There are rules that govern reason as there are rules that govern the game of chess; knowing the rules does not guarantee you win every time you play the game, but not knowing the rules makes the game impossible. The rules of reason make it possible to describe material objects as well as objects of thought with clarity. Humility and honesty allow one to reason in community in ways that add perspective and corporate understanding. Evil, on the other hand, is destined to manifest itself in a culture leaning in the direction of subjectivism. Once an objective standard for morality is neglected, there is no longer any means for a proper appeal to objective reality whenever disputes arise; that is, there is no longer a way to settle disputes. Harmony is lost because the culture has no common tuning fork by which that harmony might be achieved.

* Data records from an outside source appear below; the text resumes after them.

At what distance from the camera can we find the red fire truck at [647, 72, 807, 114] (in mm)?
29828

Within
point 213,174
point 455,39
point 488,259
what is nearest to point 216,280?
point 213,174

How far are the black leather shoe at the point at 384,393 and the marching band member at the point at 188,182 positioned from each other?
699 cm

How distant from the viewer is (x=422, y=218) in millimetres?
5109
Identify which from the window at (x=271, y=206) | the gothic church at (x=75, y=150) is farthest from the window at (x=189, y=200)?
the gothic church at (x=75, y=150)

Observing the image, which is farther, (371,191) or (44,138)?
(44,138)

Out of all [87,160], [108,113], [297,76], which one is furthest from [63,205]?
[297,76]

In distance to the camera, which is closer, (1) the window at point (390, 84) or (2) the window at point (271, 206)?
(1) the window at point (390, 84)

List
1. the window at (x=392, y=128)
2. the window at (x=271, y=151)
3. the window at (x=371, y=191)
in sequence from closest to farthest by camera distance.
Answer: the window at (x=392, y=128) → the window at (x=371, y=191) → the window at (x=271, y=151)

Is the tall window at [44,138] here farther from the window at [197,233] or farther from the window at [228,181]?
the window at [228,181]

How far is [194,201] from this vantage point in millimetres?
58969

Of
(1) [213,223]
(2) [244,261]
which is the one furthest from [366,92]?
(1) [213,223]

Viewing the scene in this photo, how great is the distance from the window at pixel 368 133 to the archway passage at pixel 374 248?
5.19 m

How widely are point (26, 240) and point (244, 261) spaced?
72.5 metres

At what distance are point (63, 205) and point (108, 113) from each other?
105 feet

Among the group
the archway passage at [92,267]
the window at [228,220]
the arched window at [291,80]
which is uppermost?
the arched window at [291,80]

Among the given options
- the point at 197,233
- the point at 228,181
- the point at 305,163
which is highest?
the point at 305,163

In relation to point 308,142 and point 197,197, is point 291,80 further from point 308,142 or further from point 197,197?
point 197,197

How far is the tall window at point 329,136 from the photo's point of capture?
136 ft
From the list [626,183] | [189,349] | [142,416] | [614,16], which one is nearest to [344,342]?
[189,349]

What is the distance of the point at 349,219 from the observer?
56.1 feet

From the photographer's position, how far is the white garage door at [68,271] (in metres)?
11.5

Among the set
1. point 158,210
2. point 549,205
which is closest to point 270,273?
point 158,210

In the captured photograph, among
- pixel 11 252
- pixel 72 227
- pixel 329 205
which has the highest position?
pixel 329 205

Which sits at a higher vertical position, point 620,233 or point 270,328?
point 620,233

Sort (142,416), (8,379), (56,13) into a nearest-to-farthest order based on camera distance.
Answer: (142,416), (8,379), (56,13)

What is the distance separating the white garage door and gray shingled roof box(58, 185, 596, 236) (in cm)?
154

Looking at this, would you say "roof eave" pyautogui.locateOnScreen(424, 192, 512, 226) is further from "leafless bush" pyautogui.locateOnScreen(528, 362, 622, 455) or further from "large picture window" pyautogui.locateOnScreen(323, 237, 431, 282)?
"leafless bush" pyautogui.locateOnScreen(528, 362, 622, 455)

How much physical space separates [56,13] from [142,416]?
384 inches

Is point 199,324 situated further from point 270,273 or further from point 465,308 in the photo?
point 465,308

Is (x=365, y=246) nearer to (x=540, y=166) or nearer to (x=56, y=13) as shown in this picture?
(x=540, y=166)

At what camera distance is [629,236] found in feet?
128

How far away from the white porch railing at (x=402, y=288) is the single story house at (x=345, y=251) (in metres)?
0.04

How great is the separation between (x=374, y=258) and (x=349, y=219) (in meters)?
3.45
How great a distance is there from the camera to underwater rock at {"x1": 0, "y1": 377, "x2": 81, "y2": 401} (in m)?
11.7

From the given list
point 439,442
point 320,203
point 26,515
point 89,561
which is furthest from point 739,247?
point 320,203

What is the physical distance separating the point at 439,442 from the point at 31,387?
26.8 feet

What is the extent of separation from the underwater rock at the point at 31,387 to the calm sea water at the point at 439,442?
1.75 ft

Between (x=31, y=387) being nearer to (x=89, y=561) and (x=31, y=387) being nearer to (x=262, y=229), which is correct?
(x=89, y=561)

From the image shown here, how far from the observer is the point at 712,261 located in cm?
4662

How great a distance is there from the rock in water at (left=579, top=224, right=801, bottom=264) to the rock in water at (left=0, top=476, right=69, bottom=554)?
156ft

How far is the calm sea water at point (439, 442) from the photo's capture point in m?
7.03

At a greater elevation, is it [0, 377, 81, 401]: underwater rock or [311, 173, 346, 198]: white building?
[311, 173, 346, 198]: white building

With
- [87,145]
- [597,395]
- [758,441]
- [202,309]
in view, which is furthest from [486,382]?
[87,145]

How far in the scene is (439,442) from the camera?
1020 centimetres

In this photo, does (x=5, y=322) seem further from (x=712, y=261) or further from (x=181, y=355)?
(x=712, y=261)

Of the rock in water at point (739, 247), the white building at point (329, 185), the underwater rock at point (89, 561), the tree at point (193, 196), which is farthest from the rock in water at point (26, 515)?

Why Did Lewis Use Fiction?
A detailed study of all of Lewis’s books—pre-Christian and post—reveal that he is, one way or another, addressing the matter of subjectivism rhetorically. Of course, subjectivism is not the only matter that concerns Lewis, but in all of his books a strong case can be made that he is arguing for objectivity, whether he is defining reality or warning against rationalizing and self-justification. Interestingly, this is also true of his fiction; his rhetorical interests were also served by this literary genre. Sometimes stories say best what one wants to say, argued Lewis.
Some have suggested that Lewis’s interest in fiction was motivated by a failed debate with philosopher Elizabeth Anscombe at the Oxford Socratic Club on February 2, 1948. He was said to be no longer capable of keeping up with the rigors of serious philosophical debate and thus backed into writing fiction instead. There is no support for such a position. In fact, Lewis wrote thirty-six essays on Christian apologetics before the debate, and another thirty-four—nearly fifty percent of all his apologetic essays—after the debate. Furthermore, Lewis’s first apologetic work was a work of fiction. It is certain Lewis began his career as an apologist believing that fiction could be used as an effective tool in the apologist’s tool box.
After he published his first work of science fiction, Lewis wrote, “Any amount of theology can now be smuggled into people’s minds under cover of romance without their knowing it.” He saw that stories were a means to reach some people who were not likely to be reached by any other means.
So what rhetorical point was Lewis making in his fiction? Among other things, he was most certainly addressing the matter of subjectivism, for he cast all of his evil characters as subjectivists. He did this consistently over a period of four decades.